— begin Provided records —
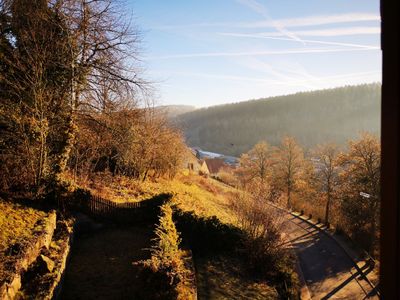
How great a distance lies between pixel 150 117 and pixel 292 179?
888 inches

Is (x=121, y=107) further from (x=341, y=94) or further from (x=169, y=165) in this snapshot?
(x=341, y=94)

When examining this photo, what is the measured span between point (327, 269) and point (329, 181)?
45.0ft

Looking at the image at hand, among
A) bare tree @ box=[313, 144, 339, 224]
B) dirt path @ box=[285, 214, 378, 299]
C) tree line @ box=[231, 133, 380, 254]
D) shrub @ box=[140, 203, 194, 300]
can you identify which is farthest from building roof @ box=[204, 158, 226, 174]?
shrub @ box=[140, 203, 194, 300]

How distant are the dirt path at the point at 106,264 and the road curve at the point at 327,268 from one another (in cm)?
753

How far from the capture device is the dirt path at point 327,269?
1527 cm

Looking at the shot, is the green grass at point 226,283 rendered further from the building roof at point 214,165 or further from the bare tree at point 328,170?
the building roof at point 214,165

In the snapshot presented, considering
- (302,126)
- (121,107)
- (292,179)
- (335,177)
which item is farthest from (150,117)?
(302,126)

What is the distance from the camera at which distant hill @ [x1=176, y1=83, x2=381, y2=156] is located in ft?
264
— end Provided records —
— begin Provided records —
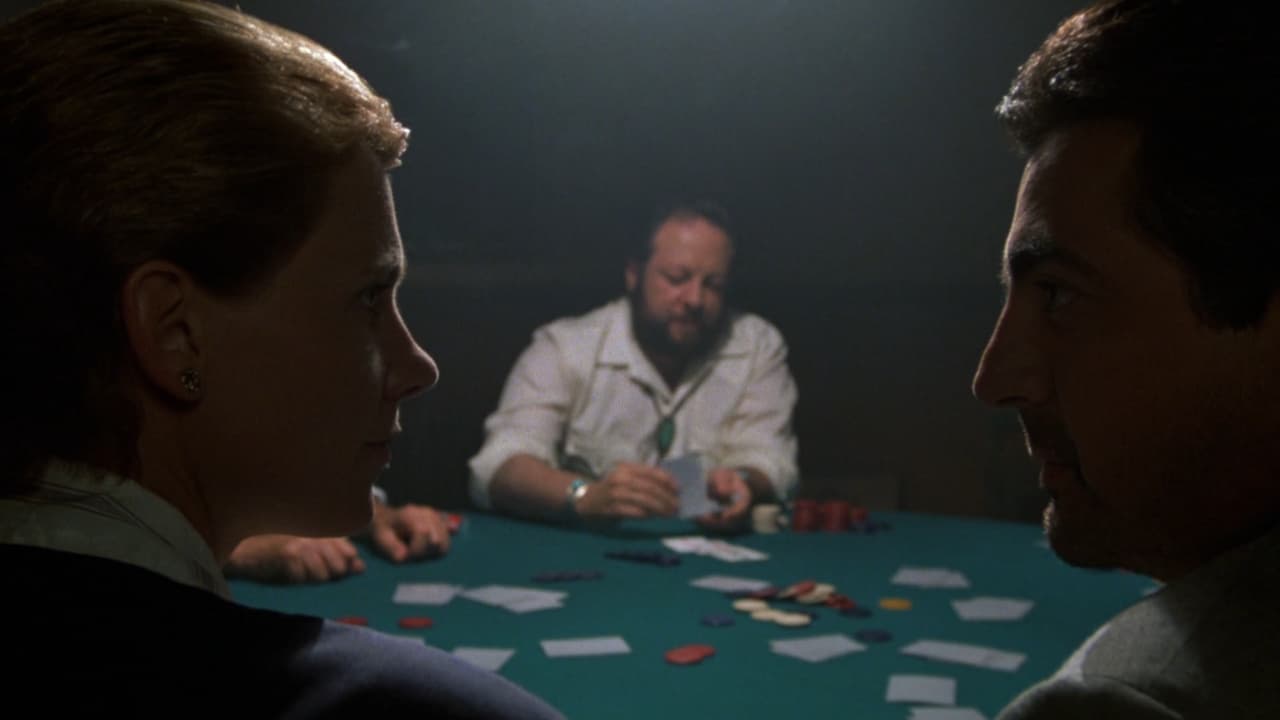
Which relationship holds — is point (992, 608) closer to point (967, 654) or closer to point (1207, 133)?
— end Provided records —
— begin Provided records —
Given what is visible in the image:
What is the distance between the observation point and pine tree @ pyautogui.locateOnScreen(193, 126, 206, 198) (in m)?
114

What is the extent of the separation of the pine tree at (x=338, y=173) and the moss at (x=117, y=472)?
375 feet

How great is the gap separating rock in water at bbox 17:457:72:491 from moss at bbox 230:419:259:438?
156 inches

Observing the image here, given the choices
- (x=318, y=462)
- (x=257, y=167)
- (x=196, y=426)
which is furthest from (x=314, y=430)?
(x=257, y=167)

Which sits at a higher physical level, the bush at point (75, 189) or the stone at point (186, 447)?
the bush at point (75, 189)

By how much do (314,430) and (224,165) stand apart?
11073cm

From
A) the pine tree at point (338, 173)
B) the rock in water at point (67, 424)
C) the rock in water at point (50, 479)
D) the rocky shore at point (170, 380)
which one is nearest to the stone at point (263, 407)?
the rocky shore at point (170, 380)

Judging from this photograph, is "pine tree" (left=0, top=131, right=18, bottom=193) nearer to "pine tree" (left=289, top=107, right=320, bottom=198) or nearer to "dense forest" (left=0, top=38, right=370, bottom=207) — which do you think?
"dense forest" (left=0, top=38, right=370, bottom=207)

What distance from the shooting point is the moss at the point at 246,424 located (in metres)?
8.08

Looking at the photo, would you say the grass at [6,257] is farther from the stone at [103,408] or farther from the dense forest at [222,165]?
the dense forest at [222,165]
— end Provided records —
* To be done
Identify every line in the records above that contains the string "bush", and copy each of those lines. Case counts.

* Expected output
Which sits at a higher physical level, the bush at point (75, 189) or the stone at point (186, 447)?
the bush at point (75, 189)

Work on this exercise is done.